All models are wrong, but some are useful” – applies to project planning as much as it does statistics. Especially when determining a plan for doing innovative new work, determining how long it will take can easily become divorced from reality.
I find that the “Rule of Three” is usually a good model to start planning projects. For any given piece of work, it is helpful to estimate three equal-sized portions for planning, building, and testing.
When projects fail, it tends to happen due to the under-estimation of the plan or test phase. Just as the circumference of a circle divided by its diameter will always be pi, the time it will take to do a thing will usually be half the time it takes to plan and test that thing. Skip planning or testing to speed the thing up, and it will probably fail. It will fail by being the wrong thing. Or it will wail by being a thing that doesn’t work as it should. Ultimately the time spent fixing the thing will end up longer than build times three.
Many feel that building is the fun part where we do what we do best – be it coding, constructing, cooking, performing, or writing. Planning and testing inject purpose into the work and confirm the outcome meets the purpose. They require creativity and skepticism. They also slow us down. It is tempting to cut corners on these activities which aren’t as visible as the actual doing of the thing, but short cuts come at a cost.

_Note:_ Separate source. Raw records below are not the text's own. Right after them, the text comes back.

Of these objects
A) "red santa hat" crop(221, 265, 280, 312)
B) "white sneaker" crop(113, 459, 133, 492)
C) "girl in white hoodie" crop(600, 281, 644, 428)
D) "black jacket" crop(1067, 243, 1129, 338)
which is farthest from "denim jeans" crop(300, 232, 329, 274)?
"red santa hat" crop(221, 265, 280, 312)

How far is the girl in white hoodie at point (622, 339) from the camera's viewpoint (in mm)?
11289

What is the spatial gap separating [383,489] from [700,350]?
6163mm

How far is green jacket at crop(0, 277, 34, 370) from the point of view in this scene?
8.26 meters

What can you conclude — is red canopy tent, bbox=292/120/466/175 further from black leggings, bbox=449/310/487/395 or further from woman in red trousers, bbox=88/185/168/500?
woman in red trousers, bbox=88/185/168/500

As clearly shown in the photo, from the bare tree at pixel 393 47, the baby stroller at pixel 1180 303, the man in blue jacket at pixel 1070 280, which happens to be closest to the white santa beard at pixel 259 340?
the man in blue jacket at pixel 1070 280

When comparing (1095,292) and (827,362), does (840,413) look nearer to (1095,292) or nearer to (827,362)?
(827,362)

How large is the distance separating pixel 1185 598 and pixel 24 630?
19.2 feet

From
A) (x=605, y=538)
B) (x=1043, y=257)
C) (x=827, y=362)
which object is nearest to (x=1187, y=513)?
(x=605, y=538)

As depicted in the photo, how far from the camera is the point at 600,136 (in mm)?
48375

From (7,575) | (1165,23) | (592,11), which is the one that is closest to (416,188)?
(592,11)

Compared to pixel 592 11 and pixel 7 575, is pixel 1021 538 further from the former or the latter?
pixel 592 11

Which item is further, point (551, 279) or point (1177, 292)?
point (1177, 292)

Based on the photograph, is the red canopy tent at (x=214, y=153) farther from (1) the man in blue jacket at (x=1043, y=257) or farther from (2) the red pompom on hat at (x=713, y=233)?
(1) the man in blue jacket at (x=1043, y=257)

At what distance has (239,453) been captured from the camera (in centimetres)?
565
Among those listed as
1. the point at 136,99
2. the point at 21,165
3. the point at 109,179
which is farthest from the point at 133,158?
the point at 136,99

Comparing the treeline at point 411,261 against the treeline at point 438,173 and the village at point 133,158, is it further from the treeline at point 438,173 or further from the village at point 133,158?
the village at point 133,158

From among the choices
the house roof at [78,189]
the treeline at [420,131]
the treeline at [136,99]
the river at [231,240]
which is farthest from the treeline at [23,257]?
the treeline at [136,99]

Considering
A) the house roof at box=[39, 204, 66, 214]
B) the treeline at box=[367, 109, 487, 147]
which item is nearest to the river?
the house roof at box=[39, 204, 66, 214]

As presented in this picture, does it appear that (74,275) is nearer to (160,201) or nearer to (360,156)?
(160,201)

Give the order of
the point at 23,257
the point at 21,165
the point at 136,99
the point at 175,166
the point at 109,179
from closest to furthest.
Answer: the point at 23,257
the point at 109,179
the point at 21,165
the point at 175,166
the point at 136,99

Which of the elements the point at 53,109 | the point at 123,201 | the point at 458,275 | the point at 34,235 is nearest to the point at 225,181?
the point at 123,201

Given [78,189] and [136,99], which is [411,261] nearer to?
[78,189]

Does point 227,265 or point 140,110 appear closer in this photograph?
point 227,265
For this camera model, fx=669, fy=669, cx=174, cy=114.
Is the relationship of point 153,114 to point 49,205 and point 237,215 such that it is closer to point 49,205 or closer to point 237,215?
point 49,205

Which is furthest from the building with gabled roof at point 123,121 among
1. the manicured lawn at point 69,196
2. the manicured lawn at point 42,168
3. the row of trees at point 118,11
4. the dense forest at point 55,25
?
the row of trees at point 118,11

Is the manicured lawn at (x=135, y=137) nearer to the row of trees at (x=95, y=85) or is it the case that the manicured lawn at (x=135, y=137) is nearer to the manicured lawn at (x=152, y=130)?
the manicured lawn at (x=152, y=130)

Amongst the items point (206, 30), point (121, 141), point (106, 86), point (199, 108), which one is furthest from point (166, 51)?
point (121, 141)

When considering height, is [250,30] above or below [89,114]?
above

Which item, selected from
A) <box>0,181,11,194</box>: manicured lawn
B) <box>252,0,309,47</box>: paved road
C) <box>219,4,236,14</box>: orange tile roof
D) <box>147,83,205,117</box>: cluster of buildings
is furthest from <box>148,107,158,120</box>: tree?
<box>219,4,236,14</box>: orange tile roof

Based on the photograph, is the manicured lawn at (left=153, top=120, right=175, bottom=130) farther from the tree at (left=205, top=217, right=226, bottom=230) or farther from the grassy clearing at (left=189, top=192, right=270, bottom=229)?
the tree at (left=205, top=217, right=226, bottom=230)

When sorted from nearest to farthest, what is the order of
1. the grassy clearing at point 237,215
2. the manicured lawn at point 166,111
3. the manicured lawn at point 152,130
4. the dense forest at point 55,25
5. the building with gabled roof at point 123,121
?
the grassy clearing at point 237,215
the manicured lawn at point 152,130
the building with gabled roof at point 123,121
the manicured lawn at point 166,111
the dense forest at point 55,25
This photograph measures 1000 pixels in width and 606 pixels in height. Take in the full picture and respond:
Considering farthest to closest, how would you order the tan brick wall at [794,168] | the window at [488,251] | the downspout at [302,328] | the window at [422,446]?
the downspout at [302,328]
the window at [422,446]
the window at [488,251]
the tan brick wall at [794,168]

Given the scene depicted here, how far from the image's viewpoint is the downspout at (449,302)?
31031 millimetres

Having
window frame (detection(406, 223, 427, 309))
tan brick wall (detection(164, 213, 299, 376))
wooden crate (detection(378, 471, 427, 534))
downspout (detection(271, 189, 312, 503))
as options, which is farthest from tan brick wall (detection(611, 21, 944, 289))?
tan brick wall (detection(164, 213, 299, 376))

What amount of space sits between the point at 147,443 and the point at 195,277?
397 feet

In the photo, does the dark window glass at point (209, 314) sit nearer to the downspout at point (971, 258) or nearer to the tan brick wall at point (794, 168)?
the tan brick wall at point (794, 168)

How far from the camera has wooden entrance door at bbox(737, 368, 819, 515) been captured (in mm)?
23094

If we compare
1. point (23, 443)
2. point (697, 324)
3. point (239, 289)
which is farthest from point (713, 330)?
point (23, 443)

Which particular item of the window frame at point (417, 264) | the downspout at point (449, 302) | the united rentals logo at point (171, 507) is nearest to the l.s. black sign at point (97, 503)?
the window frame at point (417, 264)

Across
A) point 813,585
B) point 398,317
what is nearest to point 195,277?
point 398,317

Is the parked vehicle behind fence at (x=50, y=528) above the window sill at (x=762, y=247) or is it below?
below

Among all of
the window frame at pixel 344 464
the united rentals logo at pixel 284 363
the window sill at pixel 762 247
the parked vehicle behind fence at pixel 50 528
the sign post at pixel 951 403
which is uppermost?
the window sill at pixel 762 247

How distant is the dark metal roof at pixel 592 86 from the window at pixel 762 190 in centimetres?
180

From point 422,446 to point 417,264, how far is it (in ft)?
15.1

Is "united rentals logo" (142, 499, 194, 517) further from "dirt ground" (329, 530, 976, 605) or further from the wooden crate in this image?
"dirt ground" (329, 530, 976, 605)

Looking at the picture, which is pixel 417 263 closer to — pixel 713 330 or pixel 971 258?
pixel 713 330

How can we be agile and move fast if everything we build takes 3x as long? Fortunately, while the rule dictates proportion, it does not determine order. The agile approach to the rule is to shrink everything down – faster planning, smaller build, and quicker QA. These iterations satisfy the rule of three while also shortening the time to delivery. Additionally, if small chunks of work are common, the entire plan, build, test cycle reduces once the team has experience knowing what to do. Finally, small chunks of effort can be done in parallel, further shrinking the time (although increasing the resource budget).
There are many ways to apply the rule and variations that apply beyond the fields of software engineering or data science. When you catch something that is in exception to the rule it is worth considering – have planning or testing been under-done? Maybe it will save you a lot of time and difficulty when the estimate models all turn out wrong.